Supposing the boy is not to be directed at once into the enchanting field of handcraft; supposing his mother has allowed him to run wild a little too long or has not noticed that he was evincing signs of lawlessness until the neighbors or teachers send home uncomplimentary reports, what’s to be done? Try another tactic. See if you cannot interest him in outdoor sports to a point where he reaches self-respect. Baseball will do, a bat and a ball may help him to rouse the best that is in your lad. Then let him help his father with chores, let him drive the team to town, or sell a load of produce—nothing brings out a boy’s incipient manhood like the thought that he is helping his “dad,” that he can be depended upon, and held responsible for something really worth while.

I know a fine boy of twelve, the son of a store-keeper in a small Georgia town, who is raising hens. He has forty flourishing Wyandottes, a couple of dozen Leghorns and as many Buff Cochins. He has built a substantial hen house, and fenced in a part of the yard. Friends and relatives became interested in his enterprise and gave him suggestions, the benefit of their experience, until now he is a thriving chicken farmer. Last summer, he sold on an average of five dozen eggs a day. We were among his customers, and we paid him thirty cents a dozen, his regular price, which means that the twelve-year-old made $1.50 a day, or $10.50 a week. Besides earning a little money he was having a lot of fun.

He had enough on his mind to keep him out of trouble, and enough on his hands to work off the physical force that otherwise might have gone to waste, making him an undesirable citizen.

ENCOURAGEMENT FOR THE BOY

If your boy is mischievous, can you not make a merchant or a farmer or a gardener out of him? It need not be his vocation. Let it be his avocation, his hobby. Don’t shut him in, don’t keep him down; encourage him to come out along life’s highway and show the world the sort of stuff he’s made of.
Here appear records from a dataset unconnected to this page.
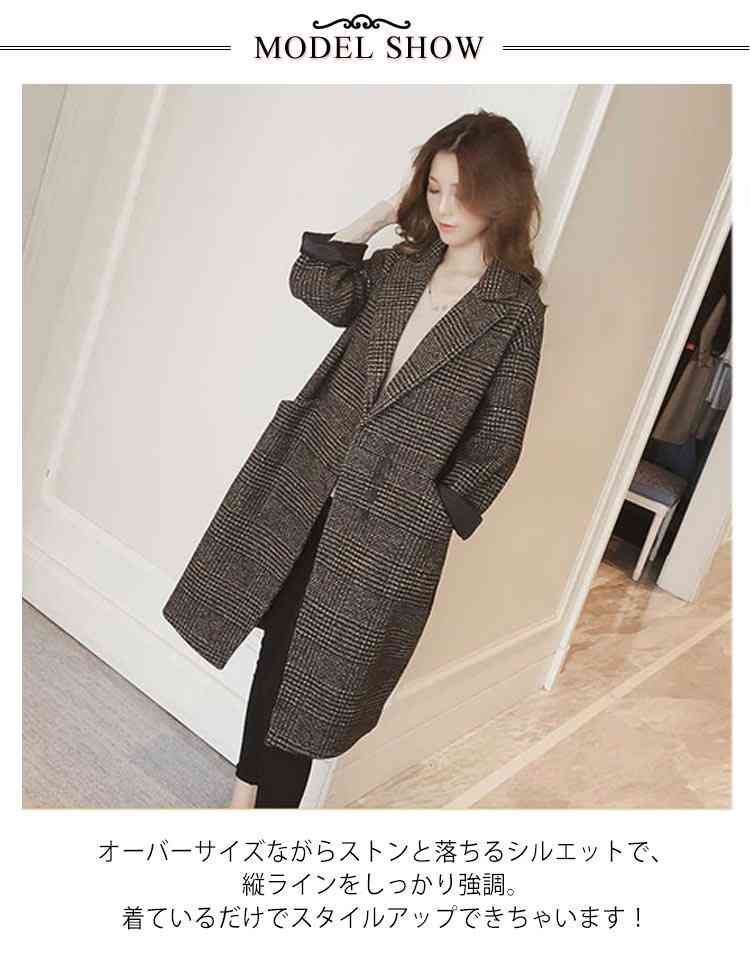 アウター トレンチコート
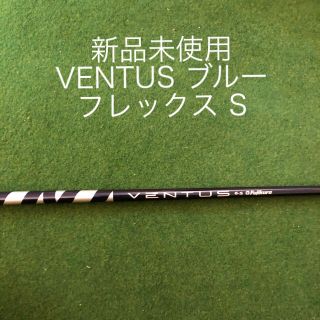 テーラーメイド(TaylorMade)の新品 未使用 右利き用 テーラーメイド シャフト フジクラ ベンタス S(クラブ)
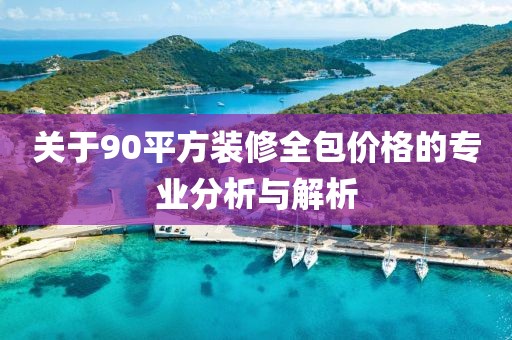 勇姝美 第4页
A very noble-minded woman of my acquaintance is suffering from the effects of having been constantly restrained when she was a child. She is in consequence, diffident, lacking in self-confidence, liable to become the victim of a strong-willed person’s whim. She says that, as a girl, all her natural instincts were put to scorn. Full of abounding life, she loved to leap down the stairs, throw herself into her mother’s arms, shout with laughter, sing at the top of her voice as she went about her tasks. This was looked upon with horror by her sedate and cautious parent. “Don’t run down the stairs,” her mother would say. “Don’t laugh so loud!” “Don’t shout like that!” Don’t, don’t, don’t, until the poor girl did not really know what she might do with impunity. She was constantly being humiliated before visitors, and the joy in life that might have been cultivated and utilized, nay, even glorified, was driven quite out of her soul. Yet her mother was an excellent woman, who meant to do just the right thing by that little girl of hers. She had her own idea of what a young girl should be. This gay, hilarious creature was not just what the mother desired. She had hopes of bringing up a dignified, gentle, lady-like, delicate, feminine daughter rather than a hoyden. What might not that mother have done had she but understood the glorious material God had lent her to work with a little while!

If she had only realized that the quality she was stamping out was a radiant, winged, rare, inspired and inspiring touch of nature springing out of a fullness of life, a superabundance of health, she might have made her child a queen among women, a leader, a creature admired and adored.

THE SOUL NEEDS SPACE TO DEVELOP

Instead, she accomplished not the dainty, refined model she set her unwise hands to, but an anomaly, an unwieldy statue with the helmeted head of Athene and the dancing body of Terpsichore. The mother can do much for her child, but she cannot put her soul into the other body. The child’s soul is its own. Inspirations and energies can be directed, that is all. The soul must grow; it must develop, and for this it must have a wide space. Do not bind the growth with a too compelling hand. Let cooperation, not coercion, be the stimulus between you.

The whole world is yours and your child’s, dear mother, therefore do not cramp his mental or spiritual gymnastics. There are a thousand outlets, a hundred thousand modes of expression. Find your child’s height and depth; sound him, measure his capacity for learning, pleasure, pain, work, and let him grow in beauty, wisdom and peace ever unfolding into the Infinite.